In these submodules, the consts from the respective version of f32prefixes or f64prefixes are in
scope, hence the use of CENTI in the CM definition.
In addition, the respective version of core::f32::consts or core::f64::consts is in scope, which
allows the use of consts::PI in the `PI definition.
constants {
FT: Meter = 0.3048;
CM: Meter = CENTI * M.value_unsafe;
MIN: Second = 60.0;
HR: Second = 60.0 * MIN.value_unsafe;
PI: Unitless = consts::PI;
}Finally, we have the fmt line. This line can either be fmt = true; or fmt = false;. In either
case, the trait core::fmt::Debug is implemented for your unit system, but all of the other fmt
traits are implemented only if this is true.

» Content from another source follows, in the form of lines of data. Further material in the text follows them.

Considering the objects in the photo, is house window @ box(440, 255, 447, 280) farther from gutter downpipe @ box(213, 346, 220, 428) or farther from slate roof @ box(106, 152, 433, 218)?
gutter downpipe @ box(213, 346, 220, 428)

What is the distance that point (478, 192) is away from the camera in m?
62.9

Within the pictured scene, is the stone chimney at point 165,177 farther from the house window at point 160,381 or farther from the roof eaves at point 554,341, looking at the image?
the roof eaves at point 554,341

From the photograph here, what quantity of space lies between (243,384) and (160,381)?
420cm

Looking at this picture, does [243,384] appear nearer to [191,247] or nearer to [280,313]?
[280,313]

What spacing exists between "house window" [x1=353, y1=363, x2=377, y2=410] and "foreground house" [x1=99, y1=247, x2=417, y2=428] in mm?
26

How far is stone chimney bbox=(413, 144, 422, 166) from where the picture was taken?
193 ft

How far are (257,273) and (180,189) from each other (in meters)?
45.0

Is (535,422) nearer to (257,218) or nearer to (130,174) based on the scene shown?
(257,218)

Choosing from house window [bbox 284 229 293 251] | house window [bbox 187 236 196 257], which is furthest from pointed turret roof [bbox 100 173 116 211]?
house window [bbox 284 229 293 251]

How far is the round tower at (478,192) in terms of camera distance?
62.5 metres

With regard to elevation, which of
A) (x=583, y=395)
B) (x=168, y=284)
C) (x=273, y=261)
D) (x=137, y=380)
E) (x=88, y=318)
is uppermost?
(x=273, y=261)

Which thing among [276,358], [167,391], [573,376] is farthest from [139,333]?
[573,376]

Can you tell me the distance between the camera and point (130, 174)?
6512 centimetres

Setting it to false allows you to have custom
printing for your system.
fmt = true;
}This line isn’t part of the macro, but I wanted to include it as it is in all of the unit systems
defined in dimensioned. It lets us use the f64 flavor of constants much easier. E.g. we can now
type ms::M instead of ms::f64consts::M.
pub use self::f64consts::*;
}And that’s it! The macro may seem complicated at first, but if you end up using it, I hope that it starts seeming intuitive fairly quickly.
In addition to creating a type, type aliases, and constants, this macro implements many traits for
your unit system, including (but not limited to) the traits in the traits module and arithmetic operations.